From the June 2016 issue

Perseid meteor shower

Erika Rix sketches the Perseid meteor shower using gnomonic projection to show the cosmic streaks as straight lines.
By | Published: June 27, 2016
This time of year, the Perseid meteor shower delights skygazers with peak views in mid-August. One of the finest showers of the year, it occurs when Earth passes through a debris trail left by Comet 109P/Swift-Tuttle. Tiny fragments from the comet fall into our atmosphere and light up the sky with fiery streaks of light, displaying a brilliant celestial scene for sketching.
A clear protractor is easy to handle and allows you to view the chart below while plotting the meteors.
All images by Erika Rix from the 2015 Perseid meteor shower
The shower should generate close to 100 meteors per hour during its peak, which occurs this year on August 12. As a bonus, the Moon will set shortly after 1 a.m. that morning, treating us to dark skies until daybreak for optimal viewing.

You can use a number of techniques to draw a meteor shower. For instance, you can depict the starfield and surrounding landscape as Perseus (from which the Perseids appear to radiate) hovers above the horizon. But keep in mind that the constellation will continue to rise, so try to complete the sketch in under an hour, before the scene changes too much.

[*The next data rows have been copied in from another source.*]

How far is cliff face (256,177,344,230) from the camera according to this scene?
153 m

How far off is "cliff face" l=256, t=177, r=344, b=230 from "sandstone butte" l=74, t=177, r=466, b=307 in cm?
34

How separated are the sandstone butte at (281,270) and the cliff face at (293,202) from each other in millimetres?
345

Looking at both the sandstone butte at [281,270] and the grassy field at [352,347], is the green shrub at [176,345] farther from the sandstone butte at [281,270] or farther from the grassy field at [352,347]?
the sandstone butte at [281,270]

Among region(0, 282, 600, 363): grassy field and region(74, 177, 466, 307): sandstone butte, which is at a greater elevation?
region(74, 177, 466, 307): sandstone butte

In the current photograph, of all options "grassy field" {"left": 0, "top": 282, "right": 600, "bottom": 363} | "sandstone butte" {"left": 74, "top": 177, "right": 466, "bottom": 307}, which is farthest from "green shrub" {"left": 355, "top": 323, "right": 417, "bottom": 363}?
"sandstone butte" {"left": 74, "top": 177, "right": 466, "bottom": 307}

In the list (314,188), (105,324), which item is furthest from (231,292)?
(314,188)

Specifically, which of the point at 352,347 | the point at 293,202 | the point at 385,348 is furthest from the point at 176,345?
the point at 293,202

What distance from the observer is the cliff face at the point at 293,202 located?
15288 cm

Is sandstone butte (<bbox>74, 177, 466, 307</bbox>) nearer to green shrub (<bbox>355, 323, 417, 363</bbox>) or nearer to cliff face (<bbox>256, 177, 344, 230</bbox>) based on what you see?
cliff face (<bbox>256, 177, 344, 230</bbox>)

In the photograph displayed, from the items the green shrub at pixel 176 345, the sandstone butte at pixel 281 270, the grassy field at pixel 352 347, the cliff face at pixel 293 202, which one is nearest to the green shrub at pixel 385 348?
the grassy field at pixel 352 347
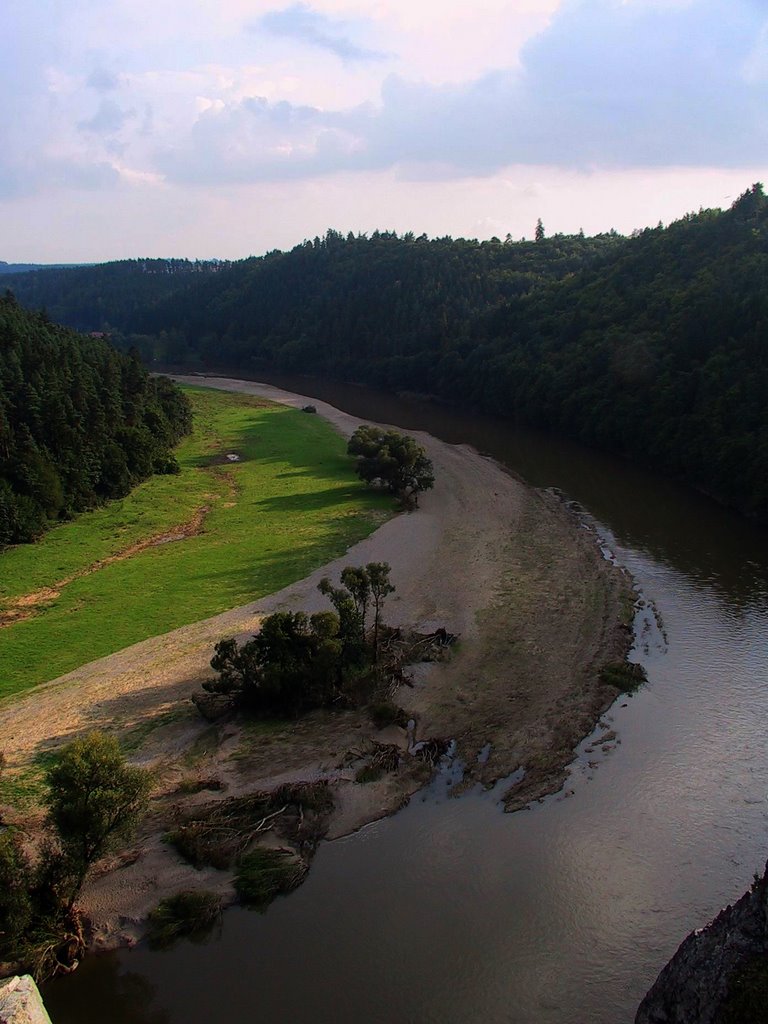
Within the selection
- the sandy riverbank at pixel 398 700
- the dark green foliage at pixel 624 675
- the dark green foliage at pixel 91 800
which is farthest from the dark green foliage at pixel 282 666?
the dark green foliage at pixel 624 675

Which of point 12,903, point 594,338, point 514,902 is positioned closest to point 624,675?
point 514,902

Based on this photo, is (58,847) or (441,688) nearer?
(58,847)

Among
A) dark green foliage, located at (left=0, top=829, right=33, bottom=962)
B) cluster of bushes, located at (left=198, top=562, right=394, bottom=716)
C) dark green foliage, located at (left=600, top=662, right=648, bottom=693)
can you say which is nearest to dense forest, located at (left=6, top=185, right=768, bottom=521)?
dark green foliage, located at (left=600, top=662, right=648, bottom=693)

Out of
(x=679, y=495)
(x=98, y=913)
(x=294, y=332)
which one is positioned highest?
(x=294, y=332)

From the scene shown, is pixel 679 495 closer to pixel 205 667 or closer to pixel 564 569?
pixel 564 569

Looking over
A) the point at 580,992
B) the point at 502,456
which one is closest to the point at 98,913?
the point at 580,992

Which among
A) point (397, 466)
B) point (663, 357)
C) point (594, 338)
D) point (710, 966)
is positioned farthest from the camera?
point (594, 338)

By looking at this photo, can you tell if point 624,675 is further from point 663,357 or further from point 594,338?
point 594,338
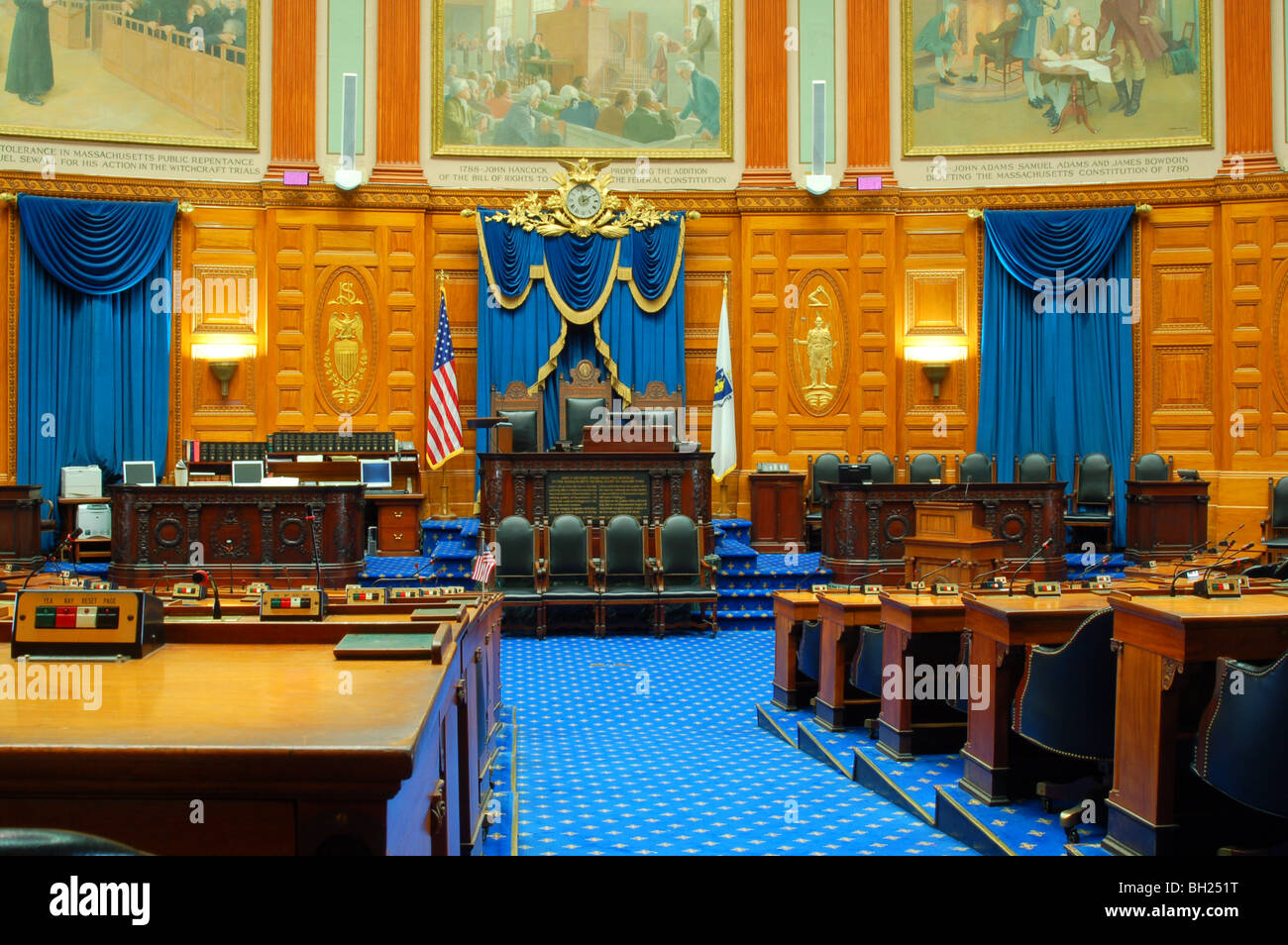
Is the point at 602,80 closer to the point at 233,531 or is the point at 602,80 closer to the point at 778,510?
the point at 778,510

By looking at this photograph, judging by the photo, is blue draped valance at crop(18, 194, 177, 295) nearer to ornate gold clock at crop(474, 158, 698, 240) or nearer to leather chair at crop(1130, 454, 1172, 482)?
ornate gold clock at crop(474, 158, 698, 240)

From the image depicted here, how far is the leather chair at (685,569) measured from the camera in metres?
9.13

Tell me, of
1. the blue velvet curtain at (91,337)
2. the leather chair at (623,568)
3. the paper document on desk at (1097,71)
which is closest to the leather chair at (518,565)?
the leather chair at (623,568)

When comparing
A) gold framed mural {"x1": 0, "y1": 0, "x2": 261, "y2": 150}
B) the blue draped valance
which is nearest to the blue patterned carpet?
the blue draped valance

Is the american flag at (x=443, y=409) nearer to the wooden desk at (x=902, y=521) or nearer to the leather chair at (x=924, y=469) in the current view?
the wooden desk at (x=902, y=521)

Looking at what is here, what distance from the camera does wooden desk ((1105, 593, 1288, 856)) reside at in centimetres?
322

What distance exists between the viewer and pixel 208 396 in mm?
12281

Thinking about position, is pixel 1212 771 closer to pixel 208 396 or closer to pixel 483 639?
pixel 483 639

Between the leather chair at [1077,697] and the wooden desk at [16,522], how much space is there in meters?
9.84

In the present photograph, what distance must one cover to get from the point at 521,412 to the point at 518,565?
265 cm

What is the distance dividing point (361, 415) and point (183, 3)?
17.3 feet

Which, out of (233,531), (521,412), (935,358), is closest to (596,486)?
(521,412)

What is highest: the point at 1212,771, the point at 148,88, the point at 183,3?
the point at 183,3

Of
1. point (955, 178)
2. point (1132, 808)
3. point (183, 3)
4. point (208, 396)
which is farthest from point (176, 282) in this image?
point (1132, 808)
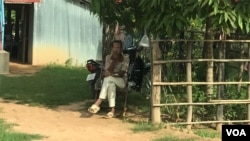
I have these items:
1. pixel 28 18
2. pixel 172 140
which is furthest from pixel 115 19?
pixel 28 18

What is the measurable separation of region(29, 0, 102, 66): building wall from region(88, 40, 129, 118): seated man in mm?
9229

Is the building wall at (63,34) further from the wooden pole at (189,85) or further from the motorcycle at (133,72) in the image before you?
the wooden pole at (189,85)

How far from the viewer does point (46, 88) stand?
1170 cm

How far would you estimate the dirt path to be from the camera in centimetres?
729

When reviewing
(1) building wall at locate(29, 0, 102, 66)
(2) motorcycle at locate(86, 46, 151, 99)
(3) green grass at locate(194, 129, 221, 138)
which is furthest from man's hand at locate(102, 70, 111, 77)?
(1) building wall at locate(29, 0, 102, 66)

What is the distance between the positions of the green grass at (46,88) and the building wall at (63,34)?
310cm

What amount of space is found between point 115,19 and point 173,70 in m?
1.40

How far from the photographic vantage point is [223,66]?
8.25 meters

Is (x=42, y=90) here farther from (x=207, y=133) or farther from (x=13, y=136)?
(x=207, y=133)

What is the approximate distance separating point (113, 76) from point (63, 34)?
10.6m

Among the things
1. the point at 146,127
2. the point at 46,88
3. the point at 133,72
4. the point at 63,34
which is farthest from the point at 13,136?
the point at 63,34

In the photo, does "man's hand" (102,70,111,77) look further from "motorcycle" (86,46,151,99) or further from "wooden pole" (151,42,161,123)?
"wooden pole" (151,42,161,123)

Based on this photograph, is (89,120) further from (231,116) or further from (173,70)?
(231,116)

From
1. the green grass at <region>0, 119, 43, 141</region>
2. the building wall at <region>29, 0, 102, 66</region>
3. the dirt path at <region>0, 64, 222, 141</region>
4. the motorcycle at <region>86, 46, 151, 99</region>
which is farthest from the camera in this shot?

The original sketch on August 13, 2015, 06h0m–10h0m UT (peak morning for the shower), used a gnomonic projection to show the meteor paths as straight lines.
Another method, as shown in my examples, is to omit the landscape and use a gnomonic chart for the starfield. Gnomonic maps depict “great circles” — such as those that meteors traverse — as straight lines, which will simplify your sketching efforts. As Perseus rises, you can continue with the sketch. Charts from Gnomonic Atlas Brno 2000.0 are available on the International Meteor Organization’s website at I printed the chart that centers on the constellations Perseus and Cassiopeia (brno-01.pdf) and then attached it to my sketch board along with a dimmable red light.
The clean version of the sketch from August 13 shows sporadic meteors and ones from minor showers, in addition to the Perseids, for a complete picture of the event.
I arranged my observing area for sketching, meteor watching, and comfort. In addition to my prepared sketch board, I included a zero-gravity lounge chair with a pillow and blanket, a small table to set my supplies on, a thermos of hot cocoa, and a sketch kit sporting only the bare essentials: a protractor (clear and easy to handle), several sharpened #2 pencils, a pencil sharpener, and a large blending stump.

Before you begin, familiarize yourself with the chart until you can quickly match its stars with the sky above. Next, rub the tip of your blending stump through a patch of graphite and use it to draw the Milky Way and naked-eye objects (if you observe any) on the chart.

This sketch from August 14, 05h20m–09h20m UT, shows the day after maximum. The top half of the sketch shows more meteors because Perseus was still low in the sky when the observing session began.
Record the date and time, and then begin your meteor watching. With each flash, you’ll want to concentrate on its starting and ending points, its estimated magnitude on a scale of 1 through 5, and its color. Use the protractor and pencil to draw an arrow onto the chart marking its direction, position, and length, followed by the number and letter representing its magnitude and color. Be sure to include relevant notes along the way and record the time your observation ended.

Afterward, using the original sketch as a reference, use a new sheet of paper to draw a clean version that sports only the stars and meteors (plus the Milky Way and any other naked eye objects you spotted). After scanning the new sketch, you can invert it to reveal a striking rendition of your night under the fiery sky.